Considerato che i tempi di avvio delle operazioni paiono molto rapidi e che la vicenda interessa un’area a forte densità abitativa, con la presenza di ben tre Parchi regionali e diversi Parchi locali di interesse sovracomunale, vogliamo innanzitutto chiarezza.

Il documento, in particolare, chiede conferma e, nel caso, delucidazioni sui motivi che avrebbero spinto Regione Lombardia a non richiedere la valutazione di impatto ambientale anche per la fase di indagine geofisica.

Vogliamo conoscere i dettagli di questa scelta, che certo non sembrerebbe andare nella direzione auspicabile, e per noi imprescindibile, di una prioritaria tutela del territorio.

L’interrogazione chiede infine se e come Regione Lombardia intenda fornire le necessarie rassicurazioni alla popolazione sui potenziali rischi per la salute e per l’ambiente che studi e trivellazioni possono comportare.

Vediamo cosa ci dicono e, nell’attesa, vigiliamo.

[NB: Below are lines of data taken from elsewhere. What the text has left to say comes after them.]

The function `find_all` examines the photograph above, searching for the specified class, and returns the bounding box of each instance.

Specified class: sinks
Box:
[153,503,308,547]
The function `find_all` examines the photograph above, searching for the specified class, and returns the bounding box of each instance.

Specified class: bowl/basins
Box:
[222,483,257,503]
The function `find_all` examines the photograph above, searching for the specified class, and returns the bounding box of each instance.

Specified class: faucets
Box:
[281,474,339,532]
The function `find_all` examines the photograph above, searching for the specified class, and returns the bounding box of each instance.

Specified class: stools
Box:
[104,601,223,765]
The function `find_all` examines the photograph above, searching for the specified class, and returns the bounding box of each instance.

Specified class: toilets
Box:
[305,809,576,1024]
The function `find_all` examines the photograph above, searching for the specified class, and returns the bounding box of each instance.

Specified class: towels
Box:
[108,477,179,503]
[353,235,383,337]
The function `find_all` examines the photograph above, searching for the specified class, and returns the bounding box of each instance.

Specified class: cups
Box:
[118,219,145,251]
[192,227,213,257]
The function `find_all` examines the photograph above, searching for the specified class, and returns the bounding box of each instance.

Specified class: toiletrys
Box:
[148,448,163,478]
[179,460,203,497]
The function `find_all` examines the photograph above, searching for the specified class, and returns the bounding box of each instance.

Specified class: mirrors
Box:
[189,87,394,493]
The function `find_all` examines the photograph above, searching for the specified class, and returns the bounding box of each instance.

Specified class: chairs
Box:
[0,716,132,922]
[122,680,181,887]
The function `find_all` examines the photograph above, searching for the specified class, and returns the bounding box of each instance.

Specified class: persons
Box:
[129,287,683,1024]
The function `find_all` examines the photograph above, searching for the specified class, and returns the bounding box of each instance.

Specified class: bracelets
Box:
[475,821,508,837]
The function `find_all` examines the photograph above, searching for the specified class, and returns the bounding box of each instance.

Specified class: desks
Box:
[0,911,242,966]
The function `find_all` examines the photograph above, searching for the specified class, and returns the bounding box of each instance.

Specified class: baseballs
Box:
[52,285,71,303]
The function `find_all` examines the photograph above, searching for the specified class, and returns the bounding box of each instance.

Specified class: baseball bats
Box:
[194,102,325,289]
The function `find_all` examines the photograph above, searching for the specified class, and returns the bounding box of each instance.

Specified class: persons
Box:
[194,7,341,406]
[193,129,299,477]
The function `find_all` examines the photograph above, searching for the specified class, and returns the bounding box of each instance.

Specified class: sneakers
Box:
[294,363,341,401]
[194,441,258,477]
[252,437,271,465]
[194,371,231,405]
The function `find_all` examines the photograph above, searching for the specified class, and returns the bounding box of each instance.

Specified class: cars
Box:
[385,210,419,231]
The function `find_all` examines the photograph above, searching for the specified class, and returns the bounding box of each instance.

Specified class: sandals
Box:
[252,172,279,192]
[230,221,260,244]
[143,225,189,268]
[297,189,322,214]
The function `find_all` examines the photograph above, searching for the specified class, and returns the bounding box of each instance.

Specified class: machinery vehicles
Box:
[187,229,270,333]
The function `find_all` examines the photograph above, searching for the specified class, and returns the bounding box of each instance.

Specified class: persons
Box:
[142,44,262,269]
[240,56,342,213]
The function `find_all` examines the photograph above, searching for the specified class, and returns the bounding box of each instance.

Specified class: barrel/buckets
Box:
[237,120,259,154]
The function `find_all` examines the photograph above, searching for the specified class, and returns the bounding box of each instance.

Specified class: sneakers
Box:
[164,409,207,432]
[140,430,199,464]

4 Responses to Trivelle in Martesana?
  1. […] Dopo le indiscrezioni di stampa il Consigliere Regionale del Patto Civico, Paolo Micheli, anche su i... martesana.wordpress.com/2013/09/19/trivelle-in-martesana
  2. […] Tempo fa avevo chiesto chiarimenti in Regione sulle indagini di ricerca di gas metano in Martesana d... paolomicheli.it/ci-mancava-il-gas
  3. […] Tempo fa avevo chiesto chiarimenti in Regione sulle indagini di ricerca di gas metano in Martesana... rodanonews.wordpress.com/2013/10/24/ci-mancava-il-gas
  4. Ferranti Claudia Rispondi

    Sono di Melzo. Ieri sera ho partecipato ad un incontro informativo organizzato dal comitato “NoTriv-Martesana libera”. Hanno parlato del “Progetto Melzo” del quale, io personalmente, non sapevo niente perché informazione da parte del comune ZERO. Sono molto preoccupata per quello che tali trivellazioni potrebbero procurare al nostro territorio, ultimamente già abbastanza compromesso sia a livello ambientale che sanitario. Il sottosuolo potrebbe essere seriamente e irrimediabilmente danneggiato a livello di falda acquifera e dalle possibili fratture che potrebbero determinarsi originando cedimenti,,terremoti,,frane e quant’altro. La ringrazio di cuore per il suo impegno e cerchiamo in tutti i modi di non abbassare mai la guardia.